> **Goal**:
Copy out the items below, replacing each occurrence of "closest" with "nearest" and leaving everything else as it is.

> **Records for this exercise**:
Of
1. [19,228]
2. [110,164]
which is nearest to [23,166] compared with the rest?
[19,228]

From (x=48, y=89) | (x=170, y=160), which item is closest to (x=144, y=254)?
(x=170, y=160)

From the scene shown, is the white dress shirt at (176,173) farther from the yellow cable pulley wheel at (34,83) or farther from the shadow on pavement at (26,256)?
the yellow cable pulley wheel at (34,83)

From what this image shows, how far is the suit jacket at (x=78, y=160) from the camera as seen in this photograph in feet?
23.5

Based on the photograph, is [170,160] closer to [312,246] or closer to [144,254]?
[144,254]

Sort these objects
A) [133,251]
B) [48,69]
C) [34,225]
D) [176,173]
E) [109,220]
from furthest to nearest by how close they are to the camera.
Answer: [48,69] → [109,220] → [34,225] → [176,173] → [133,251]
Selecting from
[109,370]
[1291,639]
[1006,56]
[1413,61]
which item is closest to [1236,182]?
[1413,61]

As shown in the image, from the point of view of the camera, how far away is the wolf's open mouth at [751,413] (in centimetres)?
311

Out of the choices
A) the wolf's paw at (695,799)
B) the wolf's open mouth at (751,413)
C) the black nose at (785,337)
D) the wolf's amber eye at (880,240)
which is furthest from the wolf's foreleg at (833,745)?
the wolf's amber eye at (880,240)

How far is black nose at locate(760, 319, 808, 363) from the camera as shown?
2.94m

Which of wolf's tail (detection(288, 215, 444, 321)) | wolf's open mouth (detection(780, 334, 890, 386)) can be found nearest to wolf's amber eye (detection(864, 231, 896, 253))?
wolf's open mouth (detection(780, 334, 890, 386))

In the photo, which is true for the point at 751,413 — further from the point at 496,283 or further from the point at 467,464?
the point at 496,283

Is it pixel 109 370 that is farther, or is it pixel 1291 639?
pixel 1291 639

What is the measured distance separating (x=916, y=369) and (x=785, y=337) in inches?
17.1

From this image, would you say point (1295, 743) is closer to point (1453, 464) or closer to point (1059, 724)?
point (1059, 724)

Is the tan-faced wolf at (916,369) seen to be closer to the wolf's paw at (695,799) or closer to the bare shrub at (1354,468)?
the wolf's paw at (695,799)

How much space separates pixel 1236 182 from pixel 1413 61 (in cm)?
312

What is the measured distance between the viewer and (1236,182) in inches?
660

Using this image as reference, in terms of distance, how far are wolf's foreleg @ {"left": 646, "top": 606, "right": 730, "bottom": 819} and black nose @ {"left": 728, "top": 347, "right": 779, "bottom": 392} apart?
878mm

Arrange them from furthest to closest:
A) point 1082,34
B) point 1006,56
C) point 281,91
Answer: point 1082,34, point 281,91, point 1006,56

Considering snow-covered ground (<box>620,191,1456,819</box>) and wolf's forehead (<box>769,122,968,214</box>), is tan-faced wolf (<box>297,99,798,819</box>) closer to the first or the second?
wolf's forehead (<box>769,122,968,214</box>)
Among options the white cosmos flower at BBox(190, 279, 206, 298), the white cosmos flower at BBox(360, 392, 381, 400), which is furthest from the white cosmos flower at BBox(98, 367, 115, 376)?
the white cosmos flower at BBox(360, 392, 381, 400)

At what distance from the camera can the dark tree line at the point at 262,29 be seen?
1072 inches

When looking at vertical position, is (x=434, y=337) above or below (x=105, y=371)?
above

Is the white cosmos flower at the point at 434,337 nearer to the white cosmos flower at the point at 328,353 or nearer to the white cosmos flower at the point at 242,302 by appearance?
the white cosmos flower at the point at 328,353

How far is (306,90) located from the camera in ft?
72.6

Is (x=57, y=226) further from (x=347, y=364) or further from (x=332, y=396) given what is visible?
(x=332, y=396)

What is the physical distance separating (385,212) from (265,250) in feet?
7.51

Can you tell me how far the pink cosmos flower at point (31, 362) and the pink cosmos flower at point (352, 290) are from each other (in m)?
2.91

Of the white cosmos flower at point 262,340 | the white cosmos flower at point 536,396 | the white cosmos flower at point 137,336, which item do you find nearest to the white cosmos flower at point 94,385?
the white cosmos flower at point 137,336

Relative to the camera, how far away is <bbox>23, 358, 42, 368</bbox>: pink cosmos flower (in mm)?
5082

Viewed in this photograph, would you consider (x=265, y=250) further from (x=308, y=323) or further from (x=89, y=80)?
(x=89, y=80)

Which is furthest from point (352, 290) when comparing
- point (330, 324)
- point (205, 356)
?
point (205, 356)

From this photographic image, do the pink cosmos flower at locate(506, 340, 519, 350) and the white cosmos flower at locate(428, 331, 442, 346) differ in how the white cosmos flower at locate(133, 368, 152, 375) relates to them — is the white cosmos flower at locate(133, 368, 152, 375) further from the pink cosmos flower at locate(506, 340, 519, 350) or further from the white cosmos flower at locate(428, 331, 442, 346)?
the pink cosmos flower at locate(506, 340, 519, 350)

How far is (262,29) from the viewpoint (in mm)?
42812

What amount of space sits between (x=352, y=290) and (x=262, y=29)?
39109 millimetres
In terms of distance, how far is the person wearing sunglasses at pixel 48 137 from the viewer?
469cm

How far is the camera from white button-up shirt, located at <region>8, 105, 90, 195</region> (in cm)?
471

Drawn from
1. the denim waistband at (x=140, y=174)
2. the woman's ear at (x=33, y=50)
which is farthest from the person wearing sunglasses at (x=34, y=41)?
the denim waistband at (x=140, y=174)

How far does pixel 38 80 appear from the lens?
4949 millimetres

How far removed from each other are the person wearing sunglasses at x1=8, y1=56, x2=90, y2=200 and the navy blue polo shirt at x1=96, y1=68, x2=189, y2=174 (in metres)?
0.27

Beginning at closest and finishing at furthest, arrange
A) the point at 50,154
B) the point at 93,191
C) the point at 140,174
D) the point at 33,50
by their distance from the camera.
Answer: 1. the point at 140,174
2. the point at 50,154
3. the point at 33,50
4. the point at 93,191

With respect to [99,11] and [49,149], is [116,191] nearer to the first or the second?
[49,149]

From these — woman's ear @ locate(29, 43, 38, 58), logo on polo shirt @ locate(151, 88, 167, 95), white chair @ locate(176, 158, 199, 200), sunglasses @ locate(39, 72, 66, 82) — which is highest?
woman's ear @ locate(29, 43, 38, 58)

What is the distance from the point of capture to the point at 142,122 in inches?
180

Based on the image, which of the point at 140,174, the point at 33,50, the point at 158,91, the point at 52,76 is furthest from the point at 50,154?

> **Finished task**:
Of
1. [19,228]
2. [110,164]
which is nearest to [23,166] compared with the rest?
[19,228]

From (x=48, y=89) | (x=170, y=160), which item is nearest to (x=144, y=254)?
(x=170, y=160)

From the scene shown, is the white dress shirt at (176,173) farther from the yellow cable pulley wheel at (34,83) or farther from the shadow on pavement at (26,256)?
the yellow cable pulley wheel at (34,83)

From what this image shows, how far is the suit jacket at (x=78, y=160) from the camera as seen in this photograph in feet?
23.5

Based on the photograph, is [170,160] closer to [312,246] or closer to [144,254]?
[144,254]

Sort these objects
A) [133,251]
B) [48,69]
C) [34,225]
D) [176,173]
E) [109,220]
from furthest to nearest by how close they are to the camera.
Answer: [48,69] → [109,220] → [34,225] → [176,173] → [133,251]
Selecting from
[109,370]
[1291,639]
[1006,56]
[1413,61]
which item is nearest to [1236,182]?
[1413,61]

As shown in the image, from the point of view of the camera, how far away is the wolf's open mouth at [751,413] (in centimetres)?
311

Out of the choices
A) the wolf's paw at (695,799)
B) the wolf's open mouth at (751,413)
C) the black nose at (785,337)
D) the wolf's amber eye at (880,240)
which is furthest from the wolf's foreleg at (833,745)?
the wolf's amber eye at (880,240)

How far is black nose at locate(760, 319, 808, 363) from the camera as shown?
2.94m

Which of wolf's tail (detection(288, 215, 444, 321)) | wolf's open mouth (detection(780, 334, 890, 386)) can be found nearest to wolf's amber eye (detection(864, 231, 896, 253))?
wolf's open mouth (detection(780, 334, 890, 386))

In the photo, which is true for the point at 751,413 — further from the point at 496,283 or further from the point at 467,464?
the point at 496,283

Is it pixel 109 370 that is farther, or is it pixel 1291 639?
pixel 1291 639

What is the measured distance separating (x=916, y=369) and (x=785, y=337) in inches?
17.1

From this image, would you say point (1295, 743) is closer to point (1453, 464) or closer to point (1059, 724)?
point (1059, 724)

Is the tan-faced wolf at (916,369) seen to be closer to the wolf's paw at (695,799) or closer to the bare shrub at (1354,468)?
the wolf's paw at (695,799)

How much space separates pixel 1236 182 from pixel 1413 61 (in cm)?
312

What is the measured distance between the viewer and (1236,182) in inches?
660

Using this image as reference, in terms of distance, how far are wolf's foreleg @ {"left": 646, "top": 606, "right": 730, "bottom": 819} and black nose @ {"left": 728, "top": 347, "right": 779, "bottom": 392} apart?
878mm

Arrange them from furthest to nearest:
A) point 1082,34
B) point 1006,56
C) point 281,91
Answer: point 1082,34, point 281,91, point 1006,56

Considering snow-covered ground (<box>620,191,1456,819</box>) and wolf's forehead (<box>769,122,968,214</box>), is tan-faced wolf (<box>297,99,798,819</box>) closer to the first or the second?
wolf's forehead (<box>769,122,968,214</box>)
Among options the white cosmos flower at BBox(190, 279, 206, 298), the white cosmos flower at BBox(360, 392, 381, 400), which is furthest from the white cosmos flower at BBox(98, 367, 115, 376)?
the white cosmos flower at BBox(360, 392, 381, 400)

At what distance from the camera can the dark tree line at the point at 262,29 be seen?
1072 inches

When looking at vertical position, is (x=434, y=337) above or below (x=105, y=371)?
above

Is the white cosmos flower at the point at 434,337 nearer to the white cosmos flower at the point at 328,353 or nearer to the white cosmos flower at the point at 242,302 by appearance?
the white cosmos flower at the point at 328,353

How far is (306,90) located from the camera in ft?
72.6

Is (x=57, y=226) further from (x=347, y=364) or further from (x=332, y=396) given what is visible?
(x=332, y=396)

What is the physical distance separating (385,212) from (265,250) in feet?
7.51

Can you tell me how far the pink cosmos flower at point (31, 362) and the pink cosmos flower at point (352, 290) are from each other (in m)?
2.91

Of the white cosmos flower at point 262,340 | the white cosmos flower at point 536,396 | the white cosmos flower at point 137,336, which item do you find nearest to the white cosmos flower at point 94,385?
the white cosmos flower at point 137,336

Relative to the camera, how far away is <bbox>23, 358, 42, 368</bbox>: pink cosmos flower (in mm)?
5082

Viewed in this photograph, would you consider (x=265, y=250) further from (x=308, y=323) or further from (x=89, y=80)?
(x=89, y=80)

Which is furthest from point (352, 290) when comparing
- point (330, 324)
- point (205, 356)
?
point (205, 356)

From this photographic image, do the pink cosmos flower at locate(506, 340, 519, 350) and the white cosmos flower at locate(428, 331, 442, 346) differ in how the white cosmos flower at locate(133, 368, 152, 375) relates to them — is the white cosmos flower at locate(133, 368, 152, 375) further from the pink cosmos flower at locate(506, 340, 519, 350) or further from the white cosmos flower at locate(428, 331, 442, 346)?
the pink cosmos flower at locate(506, 340, 519, 350)

How far is (262,29) from the viewpoint (in mm)?
42812

What amount of space sits between (x=352, y=290) and (x=262, y=29)?
39109 millimetres
In terms of distance, how far is the person wearing sunglasses at pixel 48 137 from the viewer?
469cm

How far is the camera from white button-up shirt, located at <region>8, 105, 90, 195</region> (in cm)?
471

Drawn from
1. the denim waistband at (x=140, y=174)
2. the woman's ear at (x=33, y=50)
which is farthest from the person wearing sunglasses at (x=34, y=41)?
the denim waistband at (x=140, y=174)

How far does pixel 38 80 appear from the lens?
4949 millimetres

How far removed from each other are the person wearing sunglasses at x1=8, y1=56, x2=90, y2=200 and the navy blue polo shirt at x1=96, y1=68, x2=189, y2=174 (in metres)?
0.27

Beginning at nearest and finishing at furthest, arrange
A) the point at 50,154
B) the point at 93,191
C) the point at 140,174
D) the point at 33,50
by their distance from the camera.
Answer: 1. the point at 140,174
2. the point at 50,154
3. the point at 33,50
4. the point at 93,191

With respect to [99,11] and [49,149], is [116,191] nearer to the first or the second?
[49,149]

From these — woman's ear @ locate(29, 43, 38, 58), logo on polo shirt @ locate(151, 88, 167, 95), white chair @ locate(176, 158, 199, 200), sunglasses @ locate(39, 72, 66, 82) — which is highest?
woman's ear @ locate(29, 43, 38, 58)

What is the distance from the point of capture to the point at 142,122 in inches?
180

Based on the image, which of the point at 140,174, the point at 33,50, the point at 158,91, the point at 52,76 is furthest from the point at 50,154?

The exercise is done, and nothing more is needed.